Opinion | Lawmaker being gunned down in Juba a serious indictment on government

The killing of South Sudanese lawmaker Luka Mathen Toupiny Luk in the heart of Juba is not just a crime; it is a proof of a collapsing state that can no longer protect even its own officials.

Mathen, 36, a Member of the Council of States, was shot dead near his home in the Gudele neighborhood at around 10pm on Saturday, according to family members and colleagues. Police later confirmed two arrests but offered no details, citing ongoing investigations.

The Acting Speaker of the Council of States, Mary Ayen Majok, called the murder a “major loss” and urged security agencies to fast-track investigations and bring the perpetrators to justice.

South Sudanese have heard this before: Condolence statements appear quickly. Arrests are announced vaguely. Then silence follows. Justice stalls. Impunity survives.

If a parliamentarian can be gunned down in the capital city, one question towers above the rest: If government officials are not safe, who is?

But there is an even more uncomfortable truth. The South Sudanese state seems to grieve only when politicians die.

Every day, civilians die unnoticed. Children succumb to preventable diseases. Women bleed to death during childbirth in clinics without basic supplies. Persons with disabilities are abandoned to poverty and neglect. Unborn children die before seeing daylight. Others are killed in armed clashes that flare up and fade away without accountability.

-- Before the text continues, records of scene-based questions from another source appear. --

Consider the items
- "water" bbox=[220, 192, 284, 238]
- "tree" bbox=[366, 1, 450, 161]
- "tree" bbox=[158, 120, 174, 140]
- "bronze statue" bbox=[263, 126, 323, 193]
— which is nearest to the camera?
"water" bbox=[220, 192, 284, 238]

No official statements follow. No flags are lowered. No leaders rush to microphones. Yet when a member of the political class dies, condolences pour in. Financial support flows to families. Motorcades roll. Speeches praise “service,” even for officials who spent years looting public funds while the country collapsed around them.

This selective mourning reveals a brutal hierarchy of human worth. In today’s South Sudan, power is precious. Ordinary life is cheap.

Mathen represented Cueibet County in Lakes State in the Council of States and chaired its committee on education, science, research, and technology. He was a member of the United Sudan African Party, part of the Other Political Parties coalition under the 2018 Revitalized Peace Agreement.

His killing is not an isolated incident. It is a warning. A government that cannot secure its capital, cannot claim legitimacy. A state that only grieves its elites has already abandoned its people. And until investigations lead to real convictions, every South Sudanese walks the same unguarded road Mathen walked that night.